Jenny Randles, co-author of Science And The UFOs (1985), says that under hypnosis witnesses relive a genuine trauma, which is made to fit a visual preconception. Randles, a sceptical investigator who formerly worked with the British UFO Research Association, believes that many trauma cases are activated by unidentified atmospheric phenomena (UAP) which exert a "mind- scrambling" effect on the brain, releasing hallucinations from deep in the human pysche.
Such rational theories are not popular. "The books that sell are those that seem to suggest we are not the only form of life and that our achievements are manipulated by others," she says. "Conspiracies attract many more readers."
She is worried by the trend. "In the last five years there have been half a dozen books about UFOs which have made in excess of Pounds 250,000. Veracity is no longer a measure of whether a book should be published. Some have been good, but others are being engineered and they don't deserve to be published."

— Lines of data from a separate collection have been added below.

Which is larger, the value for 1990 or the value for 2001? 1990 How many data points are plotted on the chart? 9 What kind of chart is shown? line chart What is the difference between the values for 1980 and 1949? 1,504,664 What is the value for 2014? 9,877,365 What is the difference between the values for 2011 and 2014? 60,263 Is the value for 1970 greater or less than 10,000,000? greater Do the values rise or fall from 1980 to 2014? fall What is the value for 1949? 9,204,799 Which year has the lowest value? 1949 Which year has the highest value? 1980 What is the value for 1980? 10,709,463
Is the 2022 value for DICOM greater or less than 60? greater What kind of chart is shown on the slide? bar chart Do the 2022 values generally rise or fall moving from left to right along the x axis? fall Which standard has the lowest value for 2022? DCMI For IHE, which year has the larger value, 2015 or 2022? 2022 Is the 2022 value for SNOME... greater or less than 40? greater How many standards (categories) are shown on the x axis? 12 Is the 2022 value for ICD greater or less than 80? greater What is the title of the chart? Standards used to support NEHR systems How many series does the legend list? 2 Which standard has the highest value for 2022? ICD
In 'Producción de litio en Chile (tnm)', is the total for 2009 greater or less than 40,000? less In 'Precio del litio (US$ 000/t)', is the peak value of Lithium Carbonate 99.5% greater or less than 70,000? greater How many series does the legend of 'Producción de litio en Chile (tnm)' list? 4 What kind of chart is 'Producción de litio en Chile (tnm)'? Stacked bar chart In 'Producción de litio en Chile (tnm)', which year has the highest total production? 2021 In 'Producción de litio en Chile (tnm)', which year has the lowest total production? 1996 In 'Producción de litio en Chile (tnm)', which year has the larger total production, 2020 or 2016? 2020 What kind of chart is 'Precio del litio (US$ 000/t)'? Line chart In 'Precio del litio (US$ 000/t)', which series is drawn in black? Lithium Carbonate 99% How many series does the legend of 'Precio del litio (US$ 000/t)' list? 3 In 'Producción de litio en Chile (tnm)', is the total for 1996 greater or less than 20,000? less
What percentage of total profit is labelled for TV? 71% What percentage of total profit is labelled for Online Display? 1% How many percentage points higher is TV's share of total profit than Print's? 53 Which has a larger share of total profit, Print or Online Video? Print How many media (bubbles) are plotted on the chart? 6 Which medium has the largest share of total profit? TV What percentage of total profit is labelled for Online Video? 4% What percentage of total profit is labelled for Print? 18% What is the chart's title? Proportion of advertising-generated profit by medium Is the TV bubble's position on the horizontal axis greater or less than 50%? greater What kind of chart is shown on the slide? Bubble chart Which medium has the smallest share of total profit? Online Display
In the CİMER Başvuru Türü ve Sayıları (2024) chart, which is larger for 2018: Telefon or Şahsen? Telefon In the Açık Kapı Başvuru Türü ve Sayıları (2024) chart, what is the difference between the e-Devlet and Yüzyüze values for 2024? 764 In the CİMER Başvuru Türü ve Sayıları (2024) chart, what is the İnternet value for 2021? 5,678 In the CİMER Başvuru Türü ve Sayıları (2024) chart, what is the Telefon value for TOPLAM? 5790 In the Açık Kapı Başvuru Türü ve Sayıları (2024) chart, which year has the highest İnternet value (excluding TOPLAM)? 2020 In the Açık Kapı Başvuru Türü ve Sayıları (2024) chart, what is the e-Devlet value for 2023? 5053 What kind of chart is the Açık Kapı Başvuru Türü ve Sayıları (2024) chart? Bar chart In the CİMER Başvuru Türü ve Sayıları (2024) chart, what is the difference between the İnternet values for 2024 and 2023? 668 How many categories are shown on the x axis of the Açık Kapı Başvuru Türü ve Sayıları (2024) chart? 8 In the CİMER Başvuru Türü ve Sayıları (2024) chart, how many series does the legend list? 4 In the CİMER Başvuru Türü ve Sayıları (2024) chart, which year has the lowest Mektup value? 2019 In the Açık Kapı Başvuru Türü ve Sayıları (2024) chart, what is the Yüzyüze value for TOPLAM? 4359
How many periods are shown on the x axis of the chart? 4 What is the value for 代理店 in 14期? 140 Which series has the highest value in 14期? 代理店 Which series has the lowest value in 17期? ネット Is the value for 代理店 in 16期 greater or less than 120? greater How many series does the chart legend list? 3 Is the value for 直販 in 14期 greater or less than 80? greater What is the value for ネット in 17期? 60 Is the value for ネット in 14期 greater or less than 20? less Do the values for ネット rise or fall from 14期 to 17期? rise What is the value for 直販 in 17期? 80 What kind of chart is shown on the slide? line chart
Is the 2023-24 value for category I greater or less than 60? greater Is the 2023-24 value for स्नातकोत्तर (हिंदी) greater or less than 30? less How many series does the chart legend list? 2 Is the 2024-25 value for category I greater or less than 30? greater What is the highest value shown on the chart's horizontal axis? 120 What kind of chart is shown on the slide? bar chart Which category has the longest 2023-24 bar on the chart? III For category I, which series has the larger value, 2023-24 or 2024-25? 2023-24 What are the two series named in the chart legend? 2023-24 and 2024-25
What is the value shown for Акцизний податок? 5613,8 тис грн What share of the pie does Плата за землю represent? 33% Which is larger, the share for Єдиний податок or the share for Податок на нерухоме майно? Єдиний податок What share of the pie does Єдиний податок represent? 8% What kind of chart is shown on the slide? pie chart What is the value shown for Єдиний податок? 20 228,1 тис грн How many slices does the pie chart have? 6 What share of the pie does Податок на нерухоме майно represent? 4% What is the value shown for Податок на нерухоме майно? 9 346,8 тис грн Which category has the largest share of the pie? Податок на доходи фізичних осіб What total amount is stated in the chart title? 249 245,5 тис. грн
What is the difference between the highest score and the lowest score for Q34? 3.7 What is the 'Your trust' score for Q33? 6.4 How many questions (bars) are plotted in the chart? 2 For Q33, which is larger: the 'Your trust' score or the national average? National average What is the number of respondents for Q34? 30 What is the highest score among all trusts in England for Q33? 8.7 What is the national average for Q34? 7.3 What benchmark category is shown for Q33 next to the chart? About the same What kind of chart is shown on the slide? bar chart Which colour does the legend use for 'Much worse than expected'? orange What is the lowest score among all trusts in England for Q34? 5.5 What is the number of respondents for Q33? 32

Perhaps it is time to return to first principles. The world's oldest legend probably belongs to the Efe Pygmies, the most ancient surviving stock of Homo sapiens, who live in the equatorial forest of Africa. They tell of a cataclysm that annihilated the world's great cities and teeming populations. Associating this disaster with an ecological sin, symbolised by picking the forbidden fruit of the tahu tree, they renounced civilisation, and opted for the most simple lifestyle, sustained by a lofty monotheistic religion which tells of another cataclysm and the second coming of a saviour. Long before the missionaries arrived, they prayed to "Our Father" and said grace before meals. At least, so claimed Jean-Pierre Hallet, a bush sociologist, in his 1973 book, Pygmy Kitabu.
Hallet argued that the Ituri Forest in Zaire was widely identified in the Old World as the Garden of Eden. In his view, the fall of man was a true story, which degenerated into the superstitions and dogmas that mankind dignified with the name religion. Deified by the Egyptians, the pygmies were the source of the world's most abiding legends, and their tongue was the linguistic root of languages.
What does our reading matter say about our intelligence? And what do aliens read? A science fiction story recounts how the human race struggled to establish the intentions of some occupying aliens. Finally, they deciphered the title of an alien book: "How to Serve Man". Their relief was tempered by the text. It was a cookery book.